I changed my shirt and bestirred myself to do the laundry. I live in an apartment building in New York, so that meant washing my hands, taking the elevator down to the basement (being careful to press the buttons with my knuckle), sanitizing my hands in the laundry room, washing them again in my apartment, repeating the process for the drying cycle, and repeating it again when it was time to retrieve the laundry, stuffing everything into the hamper and lugging it upstairs to be folded another day. I read the paper and ate lunch (soup and crackers), but finally, at 3:25 PM, I succumbed to a twenty-minute nap. When I woke up, it was three hours later. I wished I had removed my makeup.

Groggy, I kept a date with a friend for cocktails over FaceTime—another experiment. Afterward, wide awake, I clicked on a link to the Pasolini film of The Decameron, which the Italian teacher had sent us. From the opening song, with boisterous lyrics that I couldn’t understand, the movie was enthralling—every scene was like an Old Master painting come to life. There was the communal spirit of the Italians, the frank acceptance of sex, the lust of nuns, the beauty of boys, the thieves who genuflect on the way out of a church after robbing it. It is raunchy, funny, full of successful scheming. Pasolini himself plays a muralist, completing two parts of a giant triptych in a church. It ends: “Why create a work of art when dreaming about it is so much sweeter?”

Nothing has ever made me want to be Italian more.

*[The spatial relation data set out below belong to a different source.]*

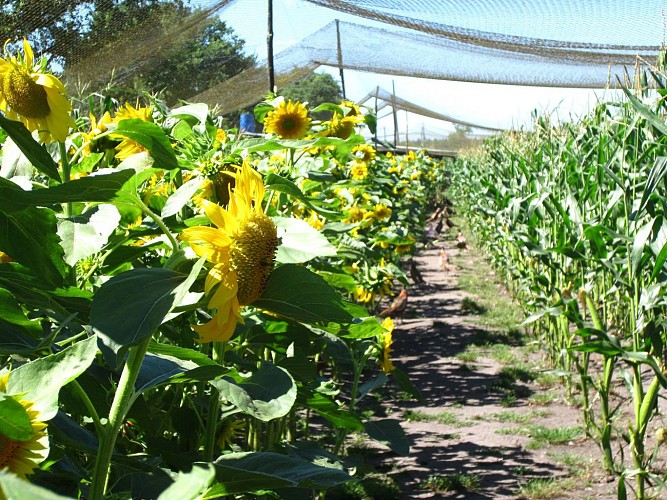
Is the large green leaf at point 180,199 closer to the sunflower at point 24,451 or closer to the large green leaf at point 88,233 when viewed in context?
the large green leaf at point 88,233

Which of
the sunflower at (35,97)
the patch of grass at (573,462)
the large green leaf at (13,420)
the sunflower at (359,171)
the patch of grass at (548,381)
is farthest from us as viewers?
the patch of grass at (548,381)

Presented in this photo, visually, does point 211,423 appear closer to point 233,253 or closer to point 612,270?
point 233,253

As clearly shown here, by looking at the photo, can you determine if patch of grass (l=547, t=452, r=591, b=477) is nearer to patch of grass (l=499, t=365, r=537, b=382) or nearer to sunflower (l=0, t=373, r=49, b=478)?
patch of grass (l=499, t=365, r=537, b=382)

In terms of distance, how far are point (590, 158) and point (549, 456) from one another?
7.55 ft

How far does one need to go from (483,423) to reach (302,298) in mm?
3851

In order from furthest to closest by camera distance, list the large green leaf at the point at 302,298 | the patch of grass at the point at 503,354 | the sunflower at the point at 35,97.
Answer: the patch of grass at the point at 503,354 → the sunflower at the point at 35,97 → the large green leaf at the point at 302,298

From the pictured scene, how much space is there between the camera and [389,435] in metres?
2.12

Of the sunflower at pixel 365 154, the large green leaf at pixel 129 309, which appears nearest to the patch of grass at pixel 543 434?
the sunflower at pixel 365 154

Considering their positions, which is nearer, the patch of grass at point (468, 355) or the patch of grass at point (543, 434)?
the patch of grass at point (543, 434)

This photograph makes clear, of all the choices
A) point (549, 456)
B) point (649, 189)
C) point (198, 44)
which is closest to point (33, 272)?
point (649, 189)

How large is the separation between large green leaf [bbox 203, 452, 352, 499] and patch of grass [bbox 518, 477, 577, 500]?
2707 millimetres

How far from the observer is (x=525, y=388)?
5195 millimetres

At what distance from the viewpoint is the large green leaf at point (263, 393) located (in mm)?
982

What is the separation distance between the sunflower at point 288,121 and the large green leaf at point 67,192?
4.14 ft
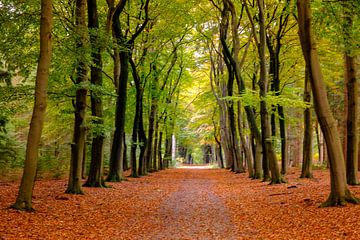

Mary Norris grew up in Cleveland and lives in New York. Her book Greek to Me, which Steven Rowley described in Entertainment Weekly as “a wholly original hybrid, part travelogue, part celebration of language, with plenty of gods, muses, and wine,” will be published in paperback on April 14th.
 


2 comments:

  1. Lovely ending to a good piece. I also like the photo, with the yelling woman dominating Park Avenue.